PROVIDED TEXT

** Start **

# Video of Delerious Stephon Marbury on Zach Trade..."They Scared Now!"



## ryanjend22 (Jan 23, 2004)

*Video of Delirious Stephon Marbury on Zach Trade..."They Scared Now!"*

http://www.youtube.com/watch?v=rYY338_JgvI


"we got a younger youthier player, umm, within zach randolph".

i honestly think dude was high in this.

EDIT: messed up on spelling delirious in the title. im aware.


----------



## Five5even (Jun 15, 2007)

He wont be jubilant once he realizes zach wont play a lick of defense next to eddie curry.


----------



## BenDavis503 (Apr 11, 2007)

I'm sorry but "ignorant (explicit word)" comes to mind when I see this video.

"You think he goin right, but really he goin left."

Well, most teams and players know by now he is left handed.

smh...


----------



## QRICH (Feb 2, 2004)

Scared? Zach and Eddy will get their points but so will opposing frontcourts. This has to be the worst defensive duo in the NBA. You thought Zach was a pathetic defender, Eddy is just as bad.


----------



## Spoolie Gee (Feb 3, 2005)

Wow...

Im so happy we got guys like Roy and Oden to be the face of the franchise.


----------



## Spoolie Gee (Feb 3, 2005)

Oh, and I know people are going to come on and say were just a bunch of hayseeds from Oregon hatin on NY but I dont care...

Youthier? LOL


----------



## spongyfungy (Oct 22, 2003)

youthier...
preach on Stephon.


----------



## Sambonius (May 21, 2003)

When did Stephon Marbury turn into Al Sharpton?


----------



## loyalty4life (Sep 17, 2002)

Youthier... I love that.


----------



## ryanjend22 (Jan 23, 2004)

Sambonius said:


> When did Stephon Marbury turn into Al Sharpton?


after his third blunt.


----------



## alext42083 (Nov 7, 2003)

ryanjend22 said:


> http://www.youtube.com/watch?v=rYY338_JgvI
> 
> 
> "we got a younger youthier player, umm, within zach randolph".
> ...


:lol: 
Good gawd... c'mon Stephon. Have some pride, you're better than that.

That's gotta be the funniest thing I've ever heard. The fact that this is the MSG network promoting this -- the Knicks' primary network -- makes it even better.
"YOUTHIER"??? Just stumbling and mumbling over his words at the end, either he was really really giddy, or just on something.

Good stuff. Great find.


----------



## HAAK72 (Jun 18, 2007)

Thanks for the link!!! Classic 'blunted' speech by the "eldier" Marbury...

** End **

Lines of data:
** Start **

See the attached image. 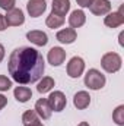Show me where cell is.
<instances>
[{
    "label": "cell",
    "instance_id": "24",
    "mask_svg": "<svg viewBox=\"0 0 124 126\" xmlns=\"http://www.w3.org/2000/svg\"><path fill=\"white\" fill-rule=\"evenodd\" d=\"M7 28V24H6V19H4V15L0 13V31H4Z\"/></svg>",
    "mask_w": 124,
    "mask_h": 126
},
{
    "label": "cell",
    "instance_id": "29",
    "mask_svg": "<svg viewBox=\"0 0 124 126\" xmlns=\"http://www.w3.org/2000/svg\"><path fill=\"white\" fill-rule=\"evenodd\" d=\"M77 126H89V123H88V122H80Z\"/></svg>",
    "mask_w": 124,
    "mask_h": 126
},
{
    "label": "cell",
    "instance_id": "20",
    "mask_svg": "<svg viewBox=\"0 0 124 126\" xmlns=\"http://www.w3.org/2000/svg\"><path fill=\"white\" fill-rule=\"evenodd\" d=\"M45 24H47V27H48V28H51V30L60 28L63 24H64V16H59V15H56V13H53V12H51V13L47 16Z\"/></svg>",
    "mask_w": 124,
    "mask_h": 126
},
{
    "label": "cell",
    "instance_id": "3",
    "mask_svg": "<svg viewBox=\"0 0 124 126\" xmlns=\"http://www.w3.org/2000/svg\"><path fill=\"white\" fill-rule=\"evenodd\" d=\"M107 79H105V75H102L98 69H89L85 75V85L89 88V90H101L104 85H105Z\"/></svg>",
    "mask_w": 124,
    "mask_h": 126
},
{
    "label": "cell",
    "instance_id": "26",
    "mask_svg": "<svg viewBox=\"0 0 124 126\" xmlns=\"http://www.w3.org/2000/svg\"><path fill=\"white\" fill-rule=\"evenodd\" d=\"M6 104H7V98L3 94H0V110H1L3 107H6Z\"/></svg>",
    "mask_w": 124,
    "mask_h": 126
},
{
    "label": "cell",
    "instance_id": "21",
    "mask_svg": "<svg viewBox=\"0 0 124 126\" xmlns=\"http://www.w3.org/2000/svg\"><path fill=\"white\" fill-rule=\"evenodd\" d=\"M112 120L118 126H124V106H118L112 113Z\"/></svg>",
    "mask_w": 124,
    "mask_h": 126
},
{
    "label": "cell",
    "instance_id": "2",
    "mask_svg": "<svg viewBox=\"0 0 124 126\" xmlns=\"http://www.w3.org/2000/svg\"><path fill=\"white\" fill-rule=\"evenodd\" d=\"M121 57H120V54H117V53H114V51H111V53H105L104 56H102V59H101V66H102V69L105 70V72H108V73H115V72H118L120 69H121Z\"/></svg>",
    "mask_w": 124,
    "mask_h": 126
},
{
    "label": "cell",
    "instance_id": "15",
    "mask_svg": "<svg viewBox=\"0 0 124 126\" xmlns=\"http://www.w3.org/2000/svg\"><path fill=\"white\" fill-rule=\"evenodd\" d=\"M76 37H77V34H76L74 28H64L62 31H59L57 35H56L57 41H60L62 44H72V43H74Z\"/></svg>",
    "mask_w": 124,
    "mask_h": 126
},
{
    "label": "cell",
    "instance_id": "4",
    "mask_svg": "<svg viewBox=\"0 0 124 126\" xmlns=\"http://www.w3.org/2000/svg\"><path fill=\"white\" fill-rule=\"evenodd\" d=\"M47 101H48V104H50V107H51L53 111H63L64 107H66V104H67L66 95L63 94L62 91H54V93H51V94L48 95Z\"/></svg>",
    "mask_w": 124,
    "mask_h": 126
},
{
    "label": "cell",
    "instance_id": "6",
    "mask_svg": "<svg viewBox=\"0 0 124 126\" xmlns=\"http://www.w3.org/2000/svg\"><path fill=\"white\" fill-rule=\"evenodd\" d=\"M4 19H6V24L7 27H19L25 22V16H24V12L21 9H10L7 10V13L4 15Z\"/></svg>",
    "mask_w": 124,
    "mask_h": 126
},
{
    "label": "cell",
    "instance_id": "23",
    "mask_svg": "<svg viewBox=\"0 0 124 126\" xmlns=\"http://www.w3.org/2000/svg\"><path fill=\"white\" fill-rule=\"evenodd\" d=\"M0 7L4 10H10L15 7V0H0Z\"/></svg>",
    "mask_w": 124,
    "mask_h": 126
},
{
    "label": "cell",
    "instance_id": "11",
    "mask_svg": "<svg viewBox=\"0 0 124 126\" xmlns=\"http://www.w3.org/2000/svg\"><path fill=\"white\" fill-rule=\"evenodd\" d=\"M104 24L108 28H117L121 27L124 24V16H123V9H120L118 12H112V13H107Z\"/></svg>",
    "mask_w": 124,
    "mask_h": 126
},
{
    "label": "cell",
    "instance_id": "18",
    "mask_svg": "<svg viewBox=\"0 0 124 126\" xmlns=\"http://www.w3.org/2000/svg\"><path fill=\"white\" fill-rule=\"evenodd\" d=\"M13 95L19 103H26L32 97V91L28 87H16L15 91H13Z\"/></svg>",
    "mask_w": 124,
    "mask_h": 126
},
{
    "label": "cell",
    "instance_id": "8",
    "mask_svg": "<svg viewBox=\"0 0 124 126\" xmlns=\"http://www.w3.org/2000/svg\"><path fill=\"white\" fill-rule=\"evenodd\" d=\"M35 113L39 116V119H42V120H48L50 117H51V114H53V110H51V107H50V104H48V101H47V98H39L37 103H35Z\"/></svg>",
    "mask_w": 124,
    "mask_h": 126
},
{
    "label": "cell",
    "instance_id": "22",
    "mask_svg": "<svg viewBox=\"0 0 124 126\" xmlns=\"http://www.w3.org/2000/svg\"><path fill=\"white\" fill-rule=\"evenodd\" d=\"M12 88V81L4 76V75H0V91H9Z\"/></svg>",
    "mask_w": 124,
    "mask_h": 126
},
{
    "label": "cell",
    "instance_id": "16",
    "mask_svg": "<svg viewBox=\"0 0 124 126\" xmlns=\"http://www.w3.org/2000/svg\"><path fill=\"white\" fill-rule=\"evenodd\" d=\"M22 123L24 126H44L39 120V116L35 113V110H26L22 114Z\"/></svg>",
    "mask_w": 124,
    "mask_h": 126
},
{
    "label": "cell",
    "instance_id": "17",
    "mask_svg": "<svg viewBox=\"0 0 124 126\" xmlns=\"http://www.w3.org/2000/svg\"><path fill=\"white\" fill-rule=\"evenodd\" d=\"M53 13L59 16H66V13L70 10V0H53Z\"/></svg>",
    "mask_w": 124,
    "mask_h": 126
},
{
    "label": "cell",
    "instance_id": "28",
    "mask_svg": "<svg viewBox=\"0 0 124 126\" xmlns=\"http://www.w3.org/2000/svg\"><path fill=\"white\" fill-rule=\"evenodd\" d=\"M123 37H124V34L121 32V34H120V46H123Z\"/></svg>",
    "mask_w": 124,
    "mask_h": 126
},
{
    "label": "cell",
    "instance_id": "25",
    "mask_svg": "<svg viewBox=\"0 0 124 126\" xmlns=\"http://www.w3.org/2000/svg\"><path fill=\"white\" fill-rule=\"evenodd\" d=\"M76 1L80 7H89L91 3H92V0H76Z\"/></svg>",
    "mask_w": 124,
    "mask_h": 126
},
{
    "label": "cell",
    "instance_id": "10",
    "mask_svg": "<svg viewBox=\"0 0 124 126\" xmlns=\"http://www.w3.org/2000/svg\"><path fill=\"white\" fill-rule=\"evenodd\" d=\"M47 60L51 66H60L66 60V51L62 47H53L47 54Z\"/></svg>",
    "mask_w": 124,
    "mask_h": 126
},
{
    "label": "cell",
    "instance_id": "12",
    "mask_svg": "<svg viewBox=\"0 0 124 126\" xmlns=\"http://www.w3.org/2000/svg\"><path fill=\"white\" fill-rule=\"evenodd\" d=\"M26 40L31 41L32 44L38 46V47H44V46H47V43H48L47 34L42 32V31H38V30H34V31L28 32V34H26Z\"/></svg>",
    "mask_w": 124,
    "mask_h": 126
},
{
    "label": "cell",
    "instance_id": "14",
    "mask_svg": "<svg viewBox=\"0 0 124 126\" xmlns=\"http://www.w3.org/2000/svg\"><path fill=\"white\" fill-rule=\"evenodd\" d=\"M85 22H86V15H85V12L80 10V9L73 10V12L70 13V16H69L70 28H80V27L85 25Z\"/></svg>",
    "mask_w": 124,
    "mask_h": 126
},
{
    "label": "cell",
    "instance_id": "1",
    "mask_svg": "<svg viewBox=\"0 0 124 126\" xmlns=\"http://www.w3.org/2000/svg\"><path fill=\"white\" fill-rule=\"evenodd\" d=\"M9 75L18 84H34L42 78L45 70V62L42 54L32 47L15 48L7 62Z\"/></svg>",
    "mask_w": 124,
    "mask_h": 126
},
{
    "label": "cell",
    "instance_id": "19",
    "mask_svg": "<svg viewBox=\"0 0 124 126\" xmlns=\"http://www.w3.org/2000/svg\"><path fill=\"white\" fill-rule=\"evenodd\" d=\"M54 79L51 78V76H44L39 82H38V85H37V90H38V93H41V94H45V93H48V91H51V88L54 87Z\"/></svg>",
    "mask_w": 124,
    "mask_h": 126
},
{
    "label": "cell",
    "instance_id": "5",
    "mask_svg": "<svg viewBox=\"0 0 124 126\" xmlns=\"http://www.w3.org/2000/svg\"><path fill=\"white\" fill-rule=\"evenodd\" d=\"M85 70V62L82 57H72L67 63V75L70 78H79Z\"/></svg>",
    "mask_w": 124,
    "mask_h": 126
},
{
    "label": "cell",
    "instance_id": "13",
    "mask_svg": "<svg viewBox=\"0 0 124 126\" xmlns=\"http://www.w3.org/2000/svg\"><path fill=\"white\" fill-rule=\"evenodd\" d=\"M73 104L77 110H85L91 104V95L86 91H79L73 97Z\"/></svg>",
    "mask_w": 124,
    "mask_h": 126
},
{
    "label": "cell",
    "instance_id": "7",
    "mask_svg": "<svg viewBox=\"0 0 124 126\" xmlns=\"http://www.w3.org/2000/svg\"><path fill=\"white\" fill-rule=\"evenodd\" d=\"M47 9V1L45 0H29L26 4V10L31 18H38L41 16Z\"/></svg>",
    "mask_w": 124,
    "mask_h": 126
},
{
    "label": "cell",
    "instance_id": "27",
    "mask_svg": "<svg viewBox=\"0 0 124 126\" xmlns=\"http://www.w3.org/2000/svg\"><path fill=\"white\" fill-rule=\"evenodd\" d=\"M3 57H4V47H3V44H0V63L3 60Z\"/></svg>",
    "mask_w": 124,
    "mask_h": 126
},
{
    "label": "cell",
    "instance_id": "9",
    "mask_svg": "<svg viewBox=\"0 0 124 126\" xmlns=\"http://www.w3.org/2000/svg\"><path fill=\"white\" fill-rule=\"evenodd\" d=\"M89 9L93 15L102 16V15H107L111 12V3H110V0H92Z\"/></svg>",
    "mask_w": 124,
    "mask_h": 126
}]
</instances>
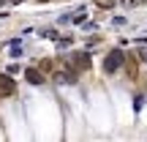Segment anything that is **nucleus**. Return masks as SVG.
Wrapping results in <instances>:
<instances>
[{
	"label": "nucleus",
	"mask_w": 147,
	"mask_h": 142,
	"mask_svg": "<svg viewBox=\"0 0 147 142\" xmlns=\"http://www.w3.org/2000/svg\"><path fill=\"white\" fill-rule=\"evenodd\" d=\"M144 0H123V5H125V8H134V5H142Z\"/></svg>",
	"instance_id": "nucleus-7"
},
{
	"label": "nucleus",
	"mask_w": 147,
	"mask_h": 142,
	"mask_svg": "<svg viewBox=\"0 0 147 142\" xmlns=\"http://www.w3.org/2000/svg\"><path fill=\"white\" fill-rule=\"evenodd\" d=\"M11 55H14V58H19V55H22V44H19V38H14V41H11Z\"/></svg>",
	"instance_id": "nucleus-6"
},
{
	"label": "nucleus",
	"mask_w": 147,
	"mask_h": 142,
	"mask_svg": "<svg viewBox=\"0 0 147 142\" xmlns=\"http://www.w3.org/2000/svg\"><path fill=\"white\" fill-rule=\"evenodd\" d=\"M16 82L11 79V74H0V96H14Z\"/></svg>",
	"instance_id": "nucleus-3"
},
{
	"label": "nucleus",
	"mask_w": 147,
	"mask_h": 142,
	"mask_svg": "<svg viewBox=\"0 0 147 142\" xmlns=\"http://www.w3.org/2000/svg\"><path fill=\"white\" fill-rule=\"evenodd\" d=\"M68 44H71V38H57V47H60V49H65Z\"/></svg>",
	"instance_id": "nucleus-11"
},
{
	"label": "nucleus",
	"mask_w": 147,
	"mask_h": 142,
	"mask_svg": "<svg viewBox=\"0 0 147 142\" xmlns=\"http://www.w3.org/2000/svg\"><path fill=\"white\" fill-rule=\"evenodd\" d=\"M44 3H47V0H44Z\"/></svg>",
	"instance_id": "nucleus-14"
},
{
	"label": "nucleus",
	"mask_w": 147,
	"mask_h": 142,
	"mask_svg": "<svg viewBox=\"0 0 147 142\" xmlns=\"http://www.w3.org/2000/svg\"><path fill=\"white\" fill-rule=\"evenodd\" d=\"M74 22H76V25H82V22H84V11H76V16H74Z\"/></svg>",
	"instance_id": "nucleus-10"
},
{
	"label": "nucleus",
	"mask_w": 147,
	"mask_h": 142,
	"mask_svg": "<svg viewBox=\"0 0 147 142\" xmlns=\"http://www.w3.org/2000/svg\"><path fill=\"white\" fill-rule=\"evenodd\" d=\"M139 58H142V60H144V63H147V49H142V55H139Z\"/></svg>",
	"instance_id": "nucleus-13"
},
{
	"label": "nucleus",
	"mask_w": 147,
	"mask_h": 142,
	"mask_svg": "<svg viewBox=\"0 0 147 142\" xmlns=\"http://www.w3.org/2000/svg\"><path fill=\"white\" fill-rule=\"evenodd\" d=\"M125 69H128V77L136 79V58H134V55H128V58H125Z\"/></svg>",
	"instance_id": "nucleus-5"
},
{
	"label": "nucleus",
	"mask_w": 147,
	"mask_h": 142,
	"mask_svg": "<svg viewBox=\"0 0 147 142\" xmlns=\"http://www.w3.org/2000/svg\"><path fill=\"white\" fill-rule=\"evenodd\" d=\"M68 69L71 71H87L90 69V55L87 52H74V55H68Z\"/></svg>",
	"instance_id": "nucleus-2"
},
{
	"label": "nucleus",
	"mask_w": 147,
	"mask_h": 142,
	"mask_svg": "<svg viewBox=\"0 0 147 142\" xmlns=\"http://www.w3.org/2000/svg\"><path fill=\"white\" fill-rule=\"evenodd\" d=\"M123 63H125V55H123V49H112V52L104 58V71H106V74H115Z\"/></svg>",
	"instance_id": "nucleus-1"
},
{
	"label": "nucleus",
	"mask_w": 147,
	"mask_h": 142,
	"mask_svg": "<svg viewBox=\"0 0 147 142\" xmlns=\"http://www.w3.org/2000/svg\"><path fill=\"white\" fill-rule=\"evenodd\" d=\"M25 79H27L30 85H41V82H44V74L38 71V69H33V66H30V69L25 71Z\"/></svg>",
	"instance_id": "nucleus-4"
},
{
	"label": "nucleus",
	"mask_w": 147,
	"mask_h": 142,
	"mask_svg": "<svg viewBox=\"0 0 147 142\" xmlns=\"http://www.w3.org/2000/svg\"><path fill=\"white\" fill-rule=\"evenodd\" d=\"M57 22H60V25H68V22H74V16H68V14H60V19H57Z\"/></svg>",
	"instance_id": "nucleus-9"
},
{
	"label": "nucleus",
	"mask_w": 147,
	"mask_h": 142,
	"mask_svg": "<svg viewBox=\"0 0 147 142\" xmlns=\"http://www.w3.org/2000/svg\"><path fill=\"white\" fill-rule=\"evenodd\" d=\"M134 107H136V109H142V107H144V96H136V99H134Z\"/></svg>",
	"instance_id": "nucleus-8"
},
{
	"label": "nucleus",
	"mask_w": 147,
	"mask_h": 142,
	"mask_svg": "<svg viewBox=\"0 0 147 142\" xmlns=\"http://www.w3.org/2000/svg\"><path fill=\"white\" fill-rule=\"evenodd\" d=\"M41 36H47V38H57V33H55V30H41Z\"/></svg>",
	"instance_id": "nucleus-12"
}]
</instances>
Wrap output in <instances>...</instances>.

** End **

DIRECTIVE
From the forum thread above, quote word for word the stretch from "## Five5even (Jun" through "(Apr 11, 2007)".

EXERCISE RESULT
## Five5even (Jun 15, 2007)

He wont be jubilant once he realizes zach wont play a lick of defense next to eddie curry.


----------



## BenDavis503 (Apr 11, 2007)